>The main thing I find is my camera tends to blur whatever isn't the immediate focus of the picture. Is this to do with the autofocus like I suspect, and what can I do to fix it?
This part is a little complicated.
The region that is in focus with an optical lens, is a spherical shell from the eyeball outward. Everything within 2 to 3 feet being in focus is a common effect.The width of this region is called the depth of field. You want more DoF and you have a narrow one now.
The range is defined by the lens aperture, which you've got at 3.5, which means wide-open. It's good for dark rooms like that to be more wide open. But then you lose the ability to far-focus.
I'm afraid there is no fix. What you must do is use a longer exposure , or brighter light. They both mean more light. In the sunlight you can use f/8 and get more stuff in focus.
Indoors like this, you should use a tripod and long exposure. maybe just setting the camera on something sturdy and clicking timer mode will get a stationary shot. That way you can expose for as long as you want, use whatever aperture you want (f/6.3 or f/8 would be better for your purposes) and get a clean shot (lower ISO).

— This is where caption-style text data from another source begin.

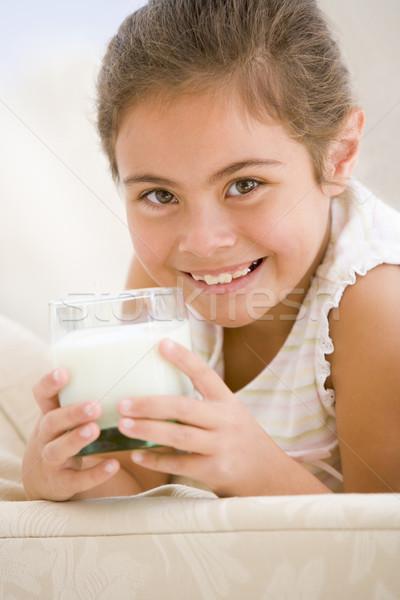 Сток-фото: питьевой · молоко · гостиной · улыбаясь · продовольствие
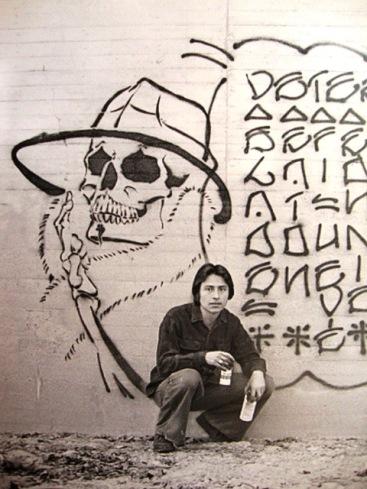 Chaz Bojórquez devant « El Señor Suerte », 1970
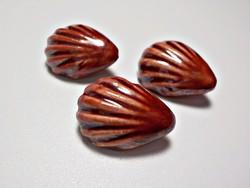 3 db. kerámiából készült kagyló formájú gomb.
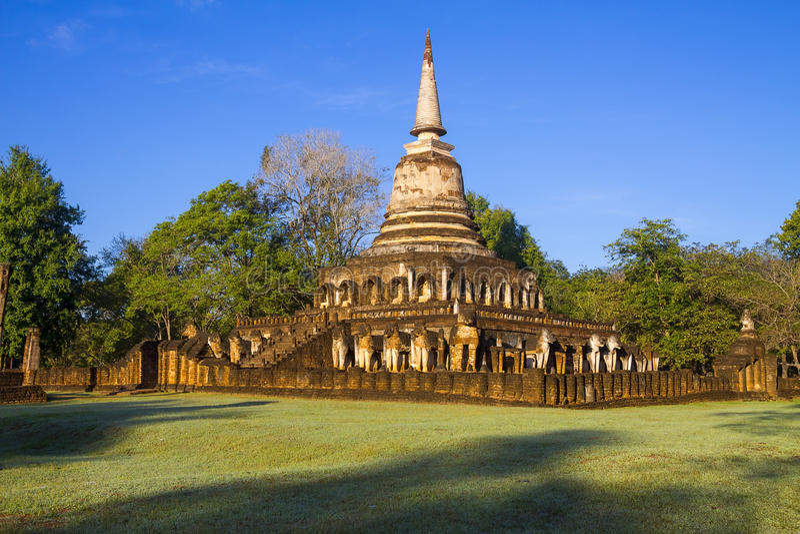 Sombra da luz de Wat Chang Lom do pagode que moning foto de stock royalty free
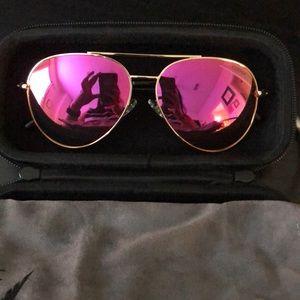 Pink reflective aviator sunglasses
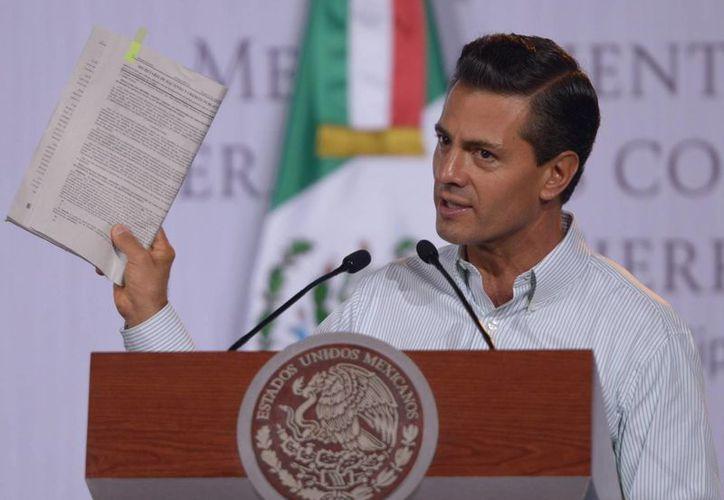 La SIP asegura que hay 'buenas intenciones' en la Ley de Protección a Niños que propone Peña Nieto, pero afirma que el documento contiene muchas ambigüedades. (Notimex)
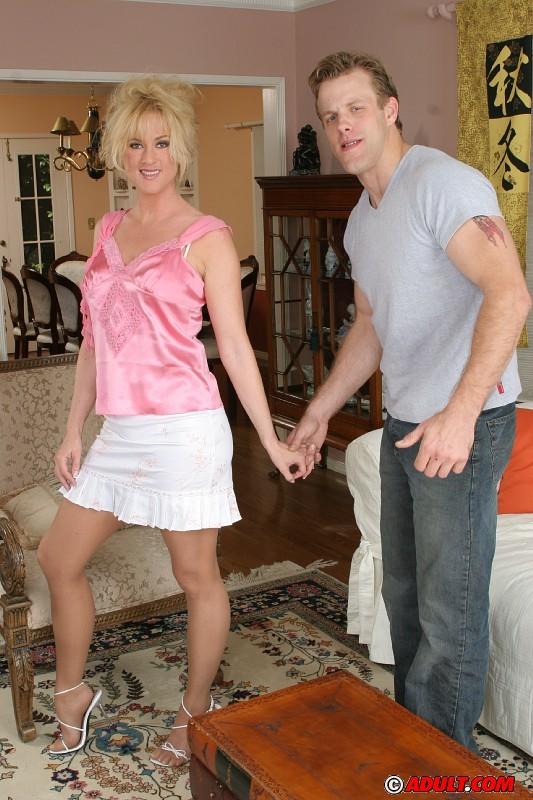 Похотливая дама с классными сиськами удовлетворяет двух мужиков секс фото и порно фото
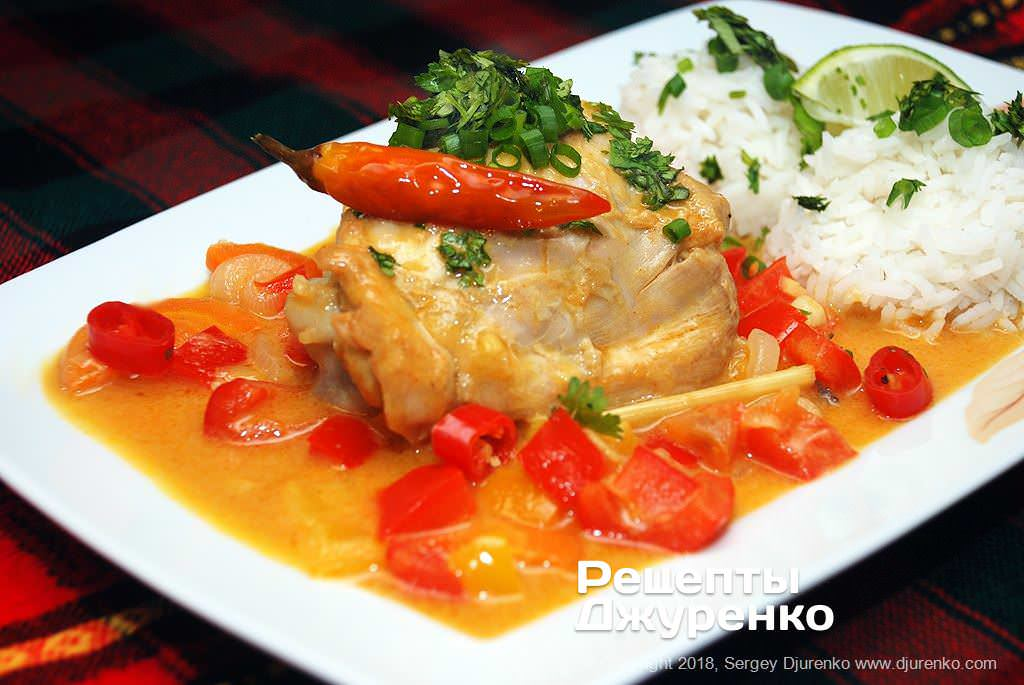 Готова страва Каррі з рисом — незвичайна і смачна страва індійської кухні.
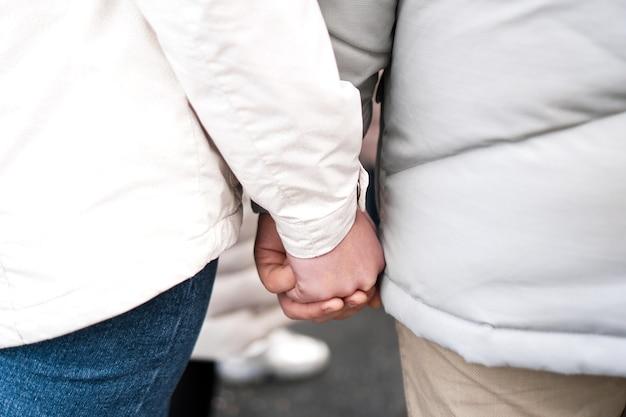 Um casal apaixonado, de mãos dadas. fechar-se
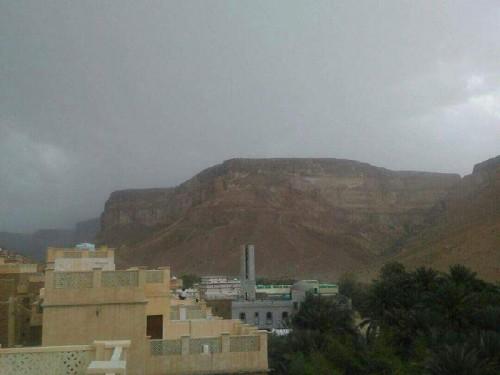 بسبب الأمطار..انقطاع التيار الكهربائي عن وادي حضرموت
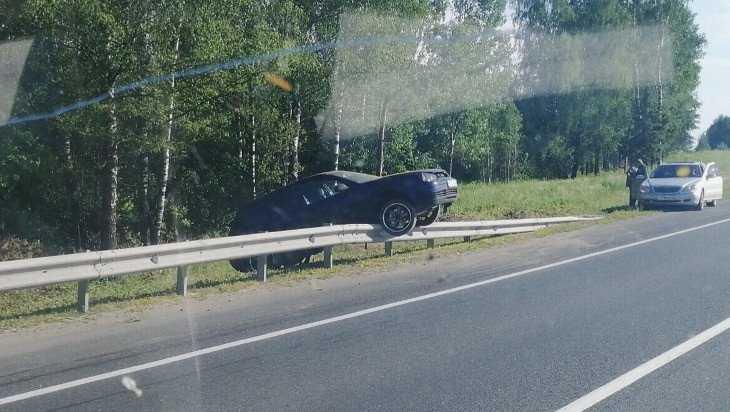В Брянской области автомобиль залетел на отбойник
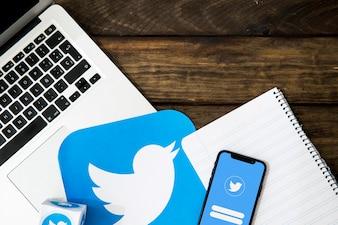Elektronische Gadgets mit Notizblock und Twitter-Symbol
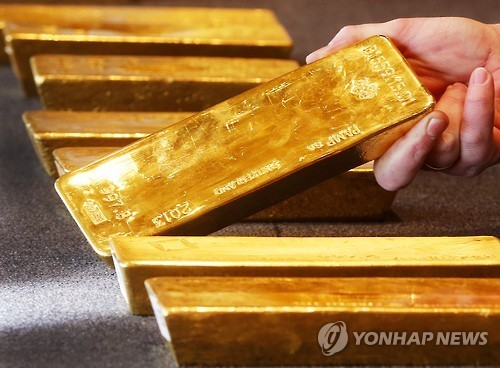 Gold hits five-month peak on rising geopolitical worries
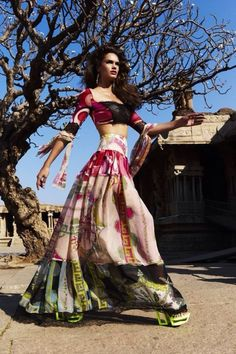 lovely lehenga #lehenga #choli #indian #hp #shaadi #bridal #fashion #style #desi #designer #blouse #wedding #gorgeous #beautiful
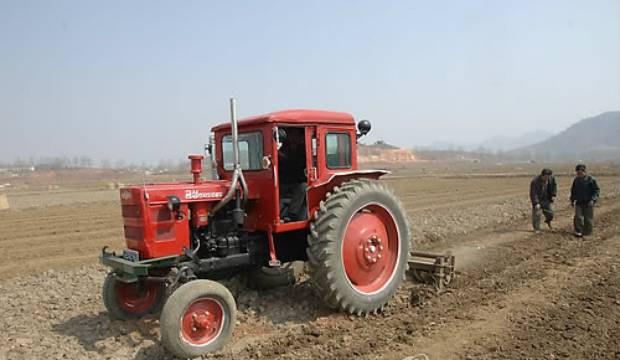 tractor_nk_b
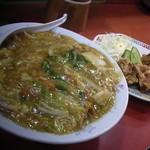 華園 - 料理写真:中華丼セット(700円)餡は熱々です。♪ 具材もたっぷり入っていて嬉しいですね。^^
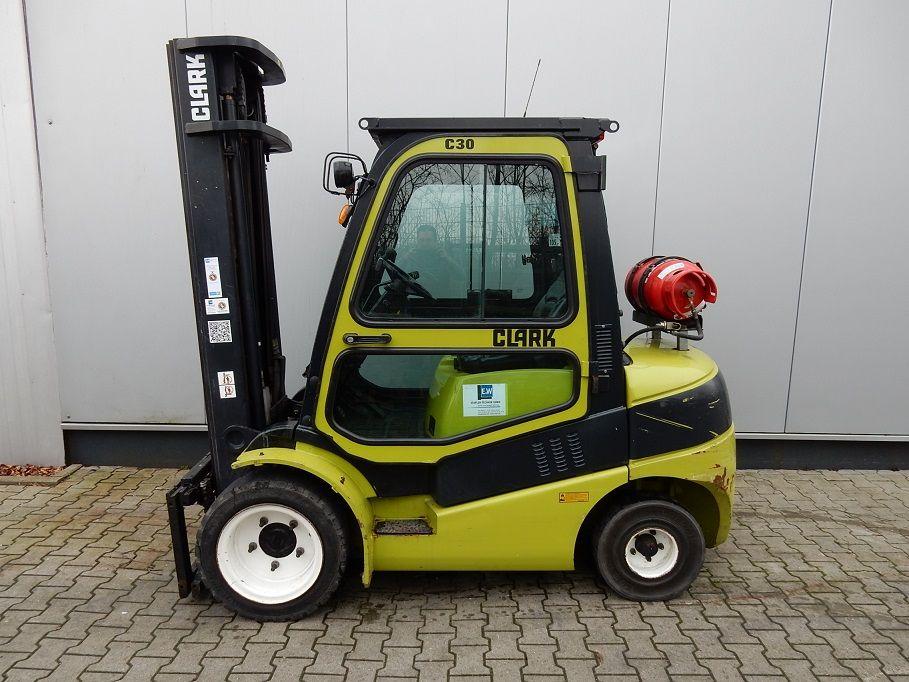 Clark-C30L-Treibgasstapler-http://www.eundw.com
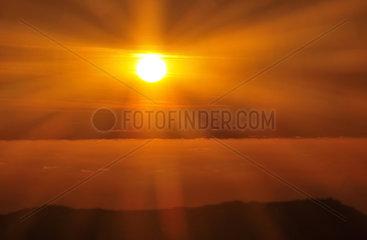 Suedafrika: Sonnenuntergang  Tafelberg  Kapstadt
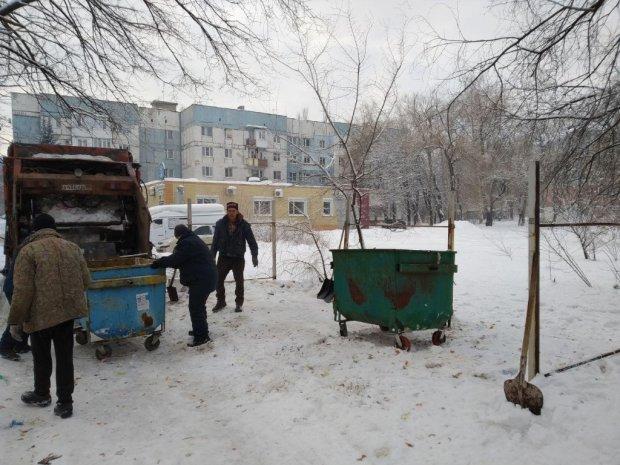 """У """"ДНР"""" будівлі руйнуються під вагою снігу: число жертв зростає"""
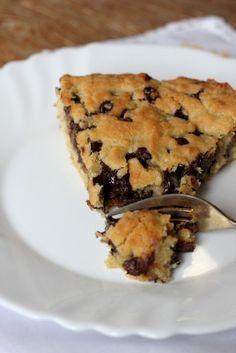 Imaginez un cookie géant regroupant toutes les délicieuses caractéristiques d'un bon cookie : une croute croustillante et un intérieur moelleux et peu cuit. J Ce cookie est exquis ! Il est exactement comme un petit cookie sauf qu'il est à la...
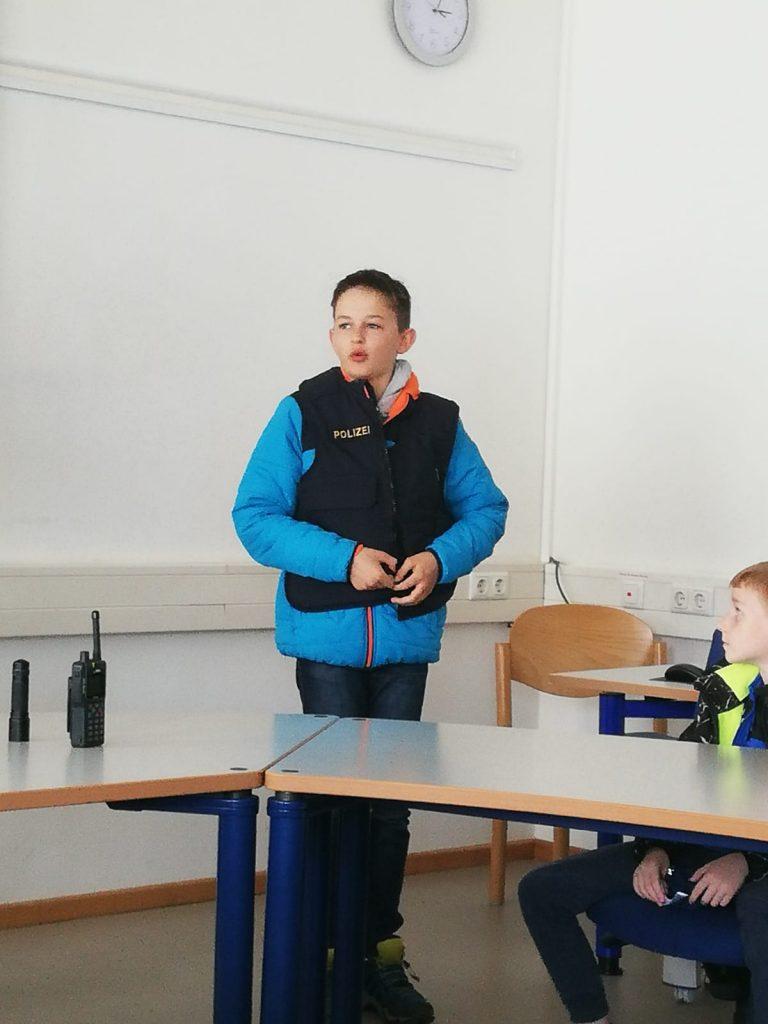 """Kinderfeuerwehr - Neuer """"Polizeichef"""""""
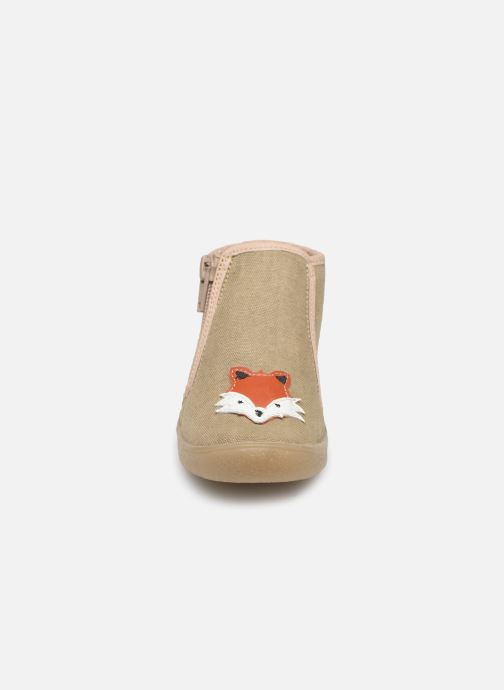 Chaussons Babybotte Mouky Beige vue portées chaussures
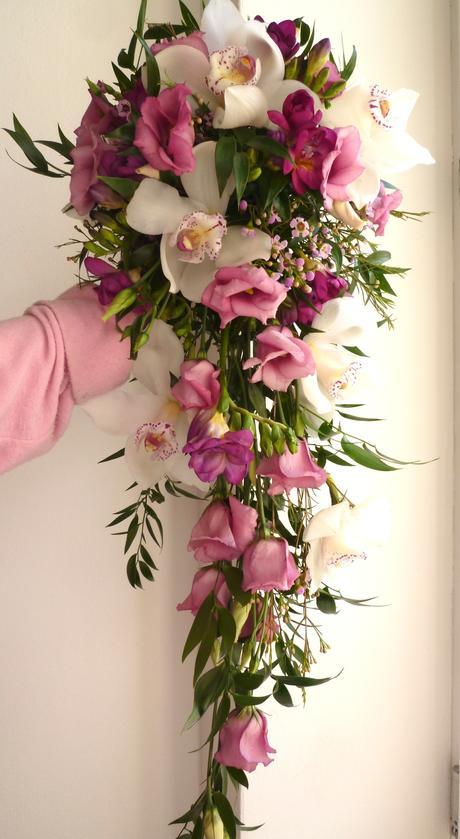 Převislá fialovo - růžová kytice,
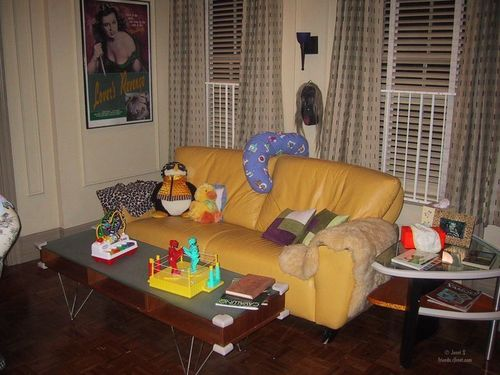 Friends wallpaper with a living room, a family room, and a den titled Pictures from the set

If you cant use long exposure because the subject moves (people or animals) then we're stuck with making the light brighter. Big flashes. But now youre seeing by the light of the flash. Youll want one bigger than a quarter inch.
hard edged shadows are caused by point light sources. If the ceiling was all white, there would be no hard shadowing. That's why I like to point my flash at the ceiling and light the room instead of the subject.